A question from my h.w.:
Is the topological space $\mathbb{Z}\times\{0,1\}$ (where $\mathbb{Z}$ has the discrete topology and $\{0,1\}$ the trivial one) compact? sequentially compact? or compact at accumulation points?
I'm not sure I understand the construction, but I don't see how this space has any notion of compactness - the open covering $\{z\}\times\{0,1\}_{z\in\mathbb{Z}}$ doesn't have a finite sub covering, same goes for the sequence $\{z\times\{0\}\}_{z\in\mathbb{Z}}$ that doesn't have a limit or an accumulation point.
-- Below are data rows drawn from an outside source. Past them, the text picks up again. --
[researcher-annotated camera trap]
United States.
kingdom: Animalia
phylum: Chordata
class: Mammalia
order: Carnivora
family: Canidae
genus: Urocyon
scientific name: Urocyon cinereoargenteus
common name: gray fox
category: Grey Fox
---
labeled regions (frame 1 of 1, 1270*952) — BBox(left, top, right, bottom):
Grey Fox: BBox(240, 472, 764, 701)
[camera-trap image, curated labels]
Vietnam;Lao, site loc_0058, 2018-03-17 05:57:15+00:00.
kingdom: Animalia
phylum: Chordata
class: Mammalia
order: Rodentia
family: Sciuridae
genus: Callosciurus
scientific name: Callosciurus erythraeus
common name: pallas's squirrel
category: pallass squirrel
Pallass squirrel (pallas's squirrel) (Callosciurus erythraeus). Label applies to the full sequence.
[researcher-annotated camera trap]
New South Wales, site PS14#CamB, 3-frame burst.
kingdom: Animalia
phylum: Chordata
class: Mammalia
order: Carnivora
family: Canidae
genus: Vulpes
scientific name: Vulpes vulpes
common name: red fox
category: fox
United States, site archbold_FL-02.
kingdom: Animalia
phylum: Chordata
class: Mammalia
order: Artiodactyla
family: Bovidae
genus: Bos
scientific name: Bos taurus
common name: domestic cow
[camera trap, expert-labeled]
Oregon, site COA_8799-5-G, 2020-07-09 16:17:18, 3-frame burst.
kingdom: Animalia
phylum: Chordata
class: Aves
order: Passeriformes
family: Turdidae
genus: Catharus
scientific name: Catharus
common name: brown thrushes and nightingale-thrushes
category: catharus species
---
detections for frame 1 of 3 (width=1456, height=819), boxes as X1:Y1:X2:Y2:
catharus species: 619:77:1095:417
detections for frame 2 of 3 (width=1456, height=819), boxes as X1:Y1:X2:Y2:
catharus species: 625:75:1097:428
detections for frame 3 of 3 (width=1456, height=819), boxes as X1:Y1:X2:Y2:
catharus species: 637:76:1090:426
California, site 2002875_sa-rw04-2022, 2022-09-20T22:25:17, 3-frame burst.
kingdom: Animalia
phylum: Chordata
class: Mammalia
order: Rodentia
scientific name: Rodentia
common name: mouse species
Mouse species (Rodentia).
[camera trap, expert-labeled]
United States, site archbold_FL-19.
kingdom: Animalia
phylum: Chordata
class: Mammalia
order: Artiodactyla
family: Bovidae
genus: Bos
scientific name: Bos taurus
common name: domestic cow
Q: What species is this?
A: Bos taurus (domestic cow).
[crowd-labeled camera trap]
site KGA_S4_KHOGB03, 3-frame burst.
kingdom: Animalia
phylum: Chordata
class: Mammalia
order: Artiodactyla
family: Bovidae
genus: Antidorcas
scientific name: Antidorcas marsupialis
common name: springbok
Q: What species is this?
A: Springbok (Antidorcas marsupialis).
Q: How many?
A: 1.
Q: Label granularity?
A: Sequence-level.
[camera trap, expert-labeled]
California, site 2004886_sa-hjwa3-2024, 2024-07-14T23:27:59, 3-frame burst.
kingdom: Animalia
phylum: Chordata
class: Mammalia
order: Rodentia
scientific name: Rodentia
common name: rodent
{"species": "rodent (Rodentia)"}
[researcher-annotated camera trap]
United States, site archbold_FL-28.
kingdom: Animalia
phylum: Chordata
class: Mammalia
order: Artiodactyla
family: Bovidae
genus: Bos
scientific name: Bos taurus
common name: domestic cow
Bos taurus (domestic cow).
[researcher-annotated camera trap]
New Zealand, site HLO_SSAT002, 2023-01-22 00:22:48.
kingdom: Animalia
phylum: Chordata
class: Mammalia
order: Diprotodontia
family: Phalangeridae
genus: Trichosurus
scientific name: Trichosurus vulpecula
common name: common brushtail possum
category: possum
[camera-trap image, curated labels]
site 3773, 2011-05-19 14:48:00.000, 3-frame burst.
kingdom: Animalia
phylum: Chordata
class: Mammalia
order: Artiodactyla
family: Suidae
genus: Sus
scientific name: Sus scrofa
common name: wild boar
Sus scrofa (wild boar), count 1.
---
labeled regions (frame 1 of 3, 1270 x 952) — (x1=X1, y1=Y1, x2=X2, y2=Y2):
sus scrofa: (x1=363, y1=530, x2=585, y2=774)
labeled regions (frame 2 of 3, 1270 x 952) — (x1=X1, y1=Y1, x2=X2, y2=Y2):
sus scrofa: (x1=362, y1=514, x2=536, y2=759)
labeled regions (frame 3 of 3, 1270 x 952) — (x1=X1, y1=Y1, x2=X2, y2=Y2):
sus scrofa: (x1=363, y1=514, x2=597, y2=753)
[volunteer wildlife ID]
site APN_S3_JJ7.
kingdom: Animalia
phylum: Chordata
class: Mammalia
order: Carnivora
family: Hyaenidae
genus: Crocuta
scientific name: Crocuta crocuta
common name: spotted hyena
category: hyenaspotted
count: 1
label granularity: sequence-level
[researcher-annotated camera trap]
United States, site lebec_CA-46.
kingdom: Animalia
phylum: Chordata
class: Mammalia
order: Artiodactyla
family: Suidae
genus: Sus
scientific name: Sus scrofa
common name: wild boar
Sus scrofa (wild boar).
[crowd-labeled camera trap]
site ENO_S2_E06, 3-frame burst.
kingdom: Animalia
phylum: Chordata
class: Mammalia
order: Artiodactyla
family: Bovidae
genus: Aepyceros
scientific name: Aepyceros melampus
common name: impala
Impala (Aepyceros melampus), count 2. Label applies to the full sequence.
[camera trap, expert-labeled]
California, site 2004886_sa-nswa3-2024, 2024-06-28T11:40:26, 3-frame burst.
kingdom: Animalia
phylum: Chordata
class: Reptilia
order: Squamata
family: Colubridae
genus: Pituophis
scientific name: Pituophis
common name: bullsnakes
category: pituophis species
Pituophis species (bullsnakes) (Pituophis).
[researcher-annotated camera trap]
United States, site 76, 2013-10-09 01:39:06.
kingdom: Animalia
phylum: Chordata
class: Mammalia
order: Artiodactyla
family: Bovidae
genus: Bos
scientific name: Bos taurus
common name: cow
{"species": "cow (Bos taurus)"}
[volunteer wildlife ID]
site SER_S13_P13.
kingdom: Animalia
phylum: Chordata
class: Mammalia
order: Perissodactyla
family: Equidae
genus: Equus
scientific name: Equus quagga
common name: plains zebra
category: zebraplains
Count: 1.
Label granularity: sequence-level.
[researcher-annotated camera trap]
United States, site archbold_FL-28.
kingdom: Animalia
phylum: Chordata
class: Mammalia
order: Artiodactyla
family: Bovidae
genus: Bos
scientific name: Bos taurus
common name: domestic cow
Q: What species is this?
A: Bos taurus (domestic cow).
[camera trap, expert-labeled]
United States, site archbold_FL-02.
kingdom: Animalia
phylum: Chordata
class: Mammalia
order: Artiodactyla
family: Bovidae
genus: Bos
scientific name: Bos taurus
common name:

Did I misunderstand something?
Thanks for the help!
Well, you already got the answer but adding my point of view won't do any harm :)
Denote $X=\mathbb{Z}\times\{0,1\}$.
The space X is not compact: as you noticed $\{z\}\times \{0,1\}$ does not have a finite subcover.
The space X is not sequentially compact: consider the sequence $(a_n)_{n=1}^\infty$, $a_n=(n,1)$.
No subsequence of $a_n$ converges $x_0\in X$, for if such $(a_{n_j})_{j=1}^\infty$ exists with $lim_{j\to\infty}a_{n_j}=x_0$,
any open neighbourhood of $x_0$ (denoted $U$) has elements of the tail $(a_{n_j})_{j=l}^\infty$ in it, for any $l\in \mathbb{N}$.
In other words: $\forall l\in\mathbb{N},\forall U_{x_0}: U_{x_0}\cap\{a_{n_j}|j>l\}\neq\phi$.
But looking at $U_{x_0}=\{z\}\times\{0,1\}$ (where z is the first coordinate of $x_0$) and $l=z+1$ give the contradiction, hence X is not sequentially compact.
The space X is limit point compact: Let look at a more common definition of limit point compactness: X is said to be limit point compact if every infinite subset of X has a limit point in X, i.e a point x for which every neighbourhood of x contains at least one point of X different from x itself.
Let $S\subset X$ be an infinite set. $i,j\in\{0,1\}$ and $i\neq j$. Let $y=(k,i)\in S$ then any open neighbourhood of $x=(k,j)$ (even the smallest one $\{k\}\times \{0,1\}$) contains $y\in S$.